Arrange everything from the start of the entries down through the line containing "rusty vintage tractor [46, 37, 218, 201]" as a Markdown table with the columns Row and Line. Number each line in order and skip blank lines.

═══ Records shown ═══

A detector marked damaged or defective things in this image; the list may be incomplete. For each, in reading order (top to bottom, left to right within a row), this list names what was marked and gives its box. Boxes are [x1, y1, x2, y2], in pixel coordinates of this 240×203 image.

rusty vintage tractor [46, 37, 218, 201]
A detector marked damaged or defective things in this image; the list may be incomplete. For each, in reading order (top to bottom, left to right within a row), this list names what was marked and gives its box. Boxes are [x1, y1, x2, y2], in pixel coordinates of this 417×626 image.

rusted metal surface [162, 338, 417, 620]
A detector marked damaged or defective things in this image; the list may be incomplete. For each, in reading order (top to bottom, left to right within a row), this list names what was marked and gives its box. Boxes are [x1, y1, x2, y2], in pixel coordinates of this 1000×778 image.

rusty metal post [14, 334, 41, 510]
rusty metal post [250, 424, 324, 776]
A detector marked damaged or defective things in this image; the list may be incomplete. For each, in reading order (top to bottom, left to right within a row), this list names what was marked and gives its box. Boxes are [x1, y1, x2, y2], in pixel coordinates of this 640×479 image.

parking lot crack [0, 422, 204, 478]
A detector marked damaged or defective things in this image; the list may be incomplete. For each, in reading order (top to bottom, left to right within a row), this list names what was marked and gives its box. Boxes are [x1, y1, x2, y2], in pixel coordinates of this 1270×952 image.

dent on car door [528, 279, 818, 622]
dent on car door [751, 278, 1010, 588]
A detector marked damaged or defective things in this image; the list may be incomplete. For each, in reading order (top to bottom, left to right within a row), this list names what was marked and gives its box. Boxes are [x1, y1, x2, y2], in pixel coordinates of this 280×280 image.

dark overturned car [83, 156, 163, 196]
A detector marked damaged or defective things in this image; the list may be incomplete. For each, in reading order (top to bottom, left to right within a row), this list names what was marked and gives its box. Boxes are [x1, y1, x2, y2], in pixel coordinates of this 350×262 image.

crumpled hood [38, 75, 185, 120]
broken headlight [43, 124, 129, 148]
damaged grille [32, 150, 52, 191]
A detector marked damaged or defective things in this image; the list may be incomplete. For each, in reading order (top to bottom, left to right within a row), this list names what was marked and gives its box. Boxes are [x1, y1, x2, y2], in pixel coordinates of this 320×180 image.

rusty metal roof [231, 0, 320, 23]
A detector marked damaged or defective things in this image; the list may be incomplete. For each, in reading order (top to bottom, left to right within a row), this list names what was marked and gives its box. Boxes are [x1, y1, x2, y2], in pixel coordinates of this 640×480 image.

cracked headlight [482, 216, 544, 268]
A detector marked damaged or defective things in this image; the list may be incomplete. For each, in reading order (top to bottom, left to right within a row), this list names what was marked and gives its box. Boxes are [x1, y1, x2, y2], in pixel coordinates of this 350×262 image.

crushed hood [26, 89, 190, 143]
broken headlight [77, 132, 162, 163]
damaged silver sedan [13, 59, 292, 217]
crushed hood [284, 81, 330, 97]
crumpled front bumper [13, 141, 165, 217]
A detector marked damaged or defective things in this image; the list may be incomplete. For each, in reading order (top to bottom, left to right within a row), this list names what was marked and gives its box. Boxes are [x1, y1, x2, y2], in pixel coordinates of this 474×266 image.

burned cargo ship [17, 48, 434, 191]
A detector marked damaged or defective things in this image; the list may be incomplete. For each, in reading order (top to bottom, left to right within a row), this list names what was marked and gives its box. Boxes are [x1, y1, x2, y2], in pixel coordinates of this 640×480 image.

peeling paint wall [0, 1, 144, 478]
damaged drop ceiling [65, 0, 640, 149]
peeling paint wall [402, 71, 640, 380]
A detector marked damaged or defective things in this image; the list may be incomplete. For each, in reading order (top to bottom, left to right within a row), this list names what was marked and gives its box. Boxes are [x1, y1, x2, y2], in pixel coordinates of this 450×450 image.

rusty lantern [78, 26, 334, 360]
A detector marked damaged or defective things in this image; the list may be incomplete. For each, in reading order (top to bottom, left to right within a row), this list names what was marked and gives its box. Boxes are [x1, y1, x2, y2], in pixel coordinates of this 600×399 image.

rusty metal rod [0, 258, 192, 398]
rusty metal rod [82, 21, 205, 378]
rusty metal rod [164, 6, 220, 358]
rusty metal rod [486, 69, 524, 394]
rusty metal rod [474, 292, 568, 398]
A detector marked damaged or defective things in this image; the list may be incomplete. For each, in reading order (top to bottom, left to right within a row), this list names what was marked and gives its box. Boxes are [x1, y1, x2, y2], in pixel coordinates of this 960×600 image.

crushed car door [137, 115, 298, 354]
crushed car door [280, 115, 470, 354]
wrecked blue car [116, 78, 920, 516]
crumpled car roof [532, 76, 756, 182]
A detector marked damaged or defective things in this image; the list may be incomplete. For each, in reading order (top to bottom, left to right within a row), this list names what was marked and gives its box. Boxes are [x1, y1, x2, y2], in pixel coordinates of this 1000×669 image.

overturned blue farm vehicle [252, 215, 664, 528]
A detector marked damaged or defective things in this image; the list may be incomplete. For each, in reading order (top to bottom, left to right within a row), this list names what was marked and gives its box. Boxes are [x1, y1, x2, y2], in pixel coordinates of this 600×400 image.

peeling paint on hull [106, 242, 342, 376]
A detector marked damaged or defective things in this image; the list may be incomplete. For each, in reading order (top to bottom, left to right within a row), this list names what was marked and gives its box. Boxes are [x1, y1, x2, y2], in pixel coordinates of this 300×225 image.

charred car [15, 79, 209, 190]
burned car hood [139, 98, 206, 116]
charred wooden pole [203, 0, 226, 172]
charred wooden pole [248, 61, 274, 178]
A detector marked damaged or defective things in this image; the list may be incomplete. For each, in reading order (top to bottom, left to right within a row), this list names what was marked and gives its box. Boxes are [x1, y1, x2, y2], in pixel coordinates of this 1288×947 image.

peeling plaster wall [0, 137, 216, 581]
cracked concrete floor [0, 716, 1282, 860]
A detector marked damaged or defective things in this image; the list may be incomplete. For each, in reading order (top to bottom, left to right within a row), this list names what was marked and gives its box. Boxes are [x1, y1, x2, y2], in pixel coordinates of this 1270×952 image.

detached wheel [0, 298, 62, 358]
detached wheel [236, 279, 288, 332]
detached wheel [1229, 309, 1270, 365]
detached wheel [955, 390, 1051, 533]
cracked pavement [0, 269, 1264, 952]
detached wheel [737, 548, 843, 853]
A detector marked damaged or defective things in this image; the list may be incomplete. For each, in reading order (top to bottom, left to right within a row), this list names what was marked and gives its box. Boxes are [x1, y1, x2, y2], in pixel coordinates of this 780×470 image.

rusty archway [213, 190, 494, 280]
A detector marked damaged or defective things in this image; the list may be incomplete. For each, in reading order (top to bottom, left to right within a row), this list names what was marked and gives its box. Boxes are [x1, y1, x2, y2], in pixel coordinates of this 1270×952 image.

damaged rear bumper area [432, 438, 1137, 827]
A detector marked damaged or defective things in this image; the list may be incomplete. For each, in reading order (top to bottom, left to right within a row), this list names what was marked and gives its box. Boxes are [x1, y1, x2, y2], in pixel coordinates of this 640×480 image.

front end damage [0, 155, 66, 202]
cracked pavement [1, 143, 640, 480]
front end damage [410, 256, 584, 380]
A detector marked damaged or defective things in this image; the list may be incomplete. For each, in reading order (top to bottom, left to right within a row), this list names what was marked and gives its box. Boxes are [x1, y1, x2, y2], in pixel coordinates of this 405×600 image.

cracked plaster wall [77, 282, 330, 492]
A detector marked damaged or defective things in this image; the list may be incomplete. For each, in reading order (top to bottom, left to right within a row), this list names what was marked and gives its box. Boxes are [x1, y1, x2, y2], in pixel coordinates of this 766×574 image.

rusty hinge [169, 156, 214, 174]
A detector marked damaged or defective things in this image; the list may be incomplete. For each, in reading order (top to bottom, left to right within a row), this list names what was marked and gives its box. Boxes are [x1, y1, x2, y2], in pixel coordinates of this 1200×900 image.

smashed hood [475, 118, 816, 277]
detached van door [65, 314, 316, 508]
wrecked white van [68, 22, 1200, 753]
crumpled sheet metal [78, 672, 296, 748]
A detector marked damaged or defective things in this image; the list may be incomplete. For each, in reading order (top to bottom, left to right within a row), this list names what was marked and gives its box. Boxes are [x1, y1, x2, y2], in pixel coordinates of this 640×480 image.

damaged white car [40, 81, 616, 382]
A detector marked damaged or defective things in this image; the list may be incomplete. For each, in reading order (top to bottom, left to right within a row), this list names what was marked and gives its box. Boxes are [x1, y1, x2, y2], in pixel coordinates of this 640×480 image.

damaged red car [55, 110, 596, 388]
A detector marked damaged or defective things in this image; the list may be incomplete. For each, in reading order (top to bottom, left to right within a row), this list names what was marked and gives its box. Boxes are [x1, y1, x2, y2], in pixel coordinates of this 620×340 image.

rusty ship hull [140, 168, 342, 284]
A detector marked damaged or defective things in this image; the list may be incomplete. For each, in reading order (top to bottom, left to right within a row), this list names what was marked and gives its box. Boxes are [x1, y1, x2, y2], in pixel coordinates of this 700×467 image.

═══

> **Response to the task**
| Row | Line |
|---|---|
| 1 | A detector marked damaged or defective things in this image; the list may be incomplete. For each, in reading order (top to bottom, left to right within a row), this list names what was marked and gives its box. Boxes are [x1, y1, x2, y2], in pixel coordinates of this 240×203 image. |
| 2 | rusty vintage tractor [46, 37, 218, 201] |